I need to make sure that low glucose is a feature of exudates. The glucose level in pleural fluid is usually less than 60% of the serum level in exudates. Transudates have normal levels. So any transudative cause would be the exception here. So if the options include CHF, that's the answer.
**Core Concept**
Pleural fluid glucose levels are diagnostic indicators of exudative vs. transudative effusions. Low glucose (<60% of serum) is characteristic of exudates caused by inflammation, infection, or malignancy. Transudates (e.g., congestive heart failure) typically maintain normal glucose levels due to intact capillary integrity.
**Why the Correct Answer is Right**
Congestive heart failure (CHF) causes transudative pleural effusions via increased hydrostatic pressure and reduced oncotic pressure. These effusions lack inflammatory processes, so glucose levels remain normal. In contrast, exudative causes like empyema, rheumatoid pleuritis, or malignancy consume glucose via bacterial metabolism or cellular infiltration, leading to hypoglycorrhagia.

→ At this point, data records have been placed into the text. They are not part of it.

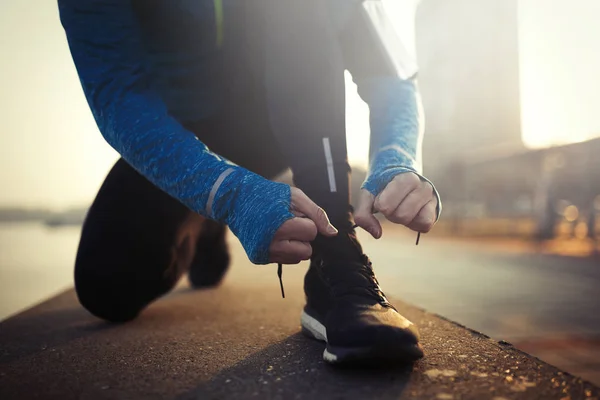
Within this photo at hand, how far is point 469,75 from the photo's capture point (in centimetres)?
2872

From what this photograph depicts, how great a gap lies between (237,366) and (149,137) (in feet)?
1.37

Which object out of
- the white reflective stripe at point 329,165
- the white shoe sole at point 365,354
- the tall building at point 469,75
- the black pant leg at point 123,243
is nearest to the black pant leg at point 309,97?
the white reflective stripe at point 329,165

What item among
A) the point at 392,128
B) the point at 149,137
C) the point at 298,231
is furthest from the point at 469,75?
the point at 298,231

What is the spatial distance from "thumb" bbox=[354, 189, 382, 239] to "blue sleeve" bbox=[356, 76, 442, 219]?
0.02 metres

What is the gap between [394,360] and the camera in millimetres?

**Why Each Wrong Option is Incorrect**
**Option A:** *Empyema* β Bacterial metabolism depletes glucose; classic low levels.
**Option B:** *Rheumatoid pleuritis* β Chronic inflammation with high lactate dehydrogenase (LDH) and low glucose.
**Option C:** *Tuberculosis* β Granulomatous inflammation causes glucose consumption.
**Option D:** *Malignant effusions* β Tumor cells and associated inflammation lower glucose.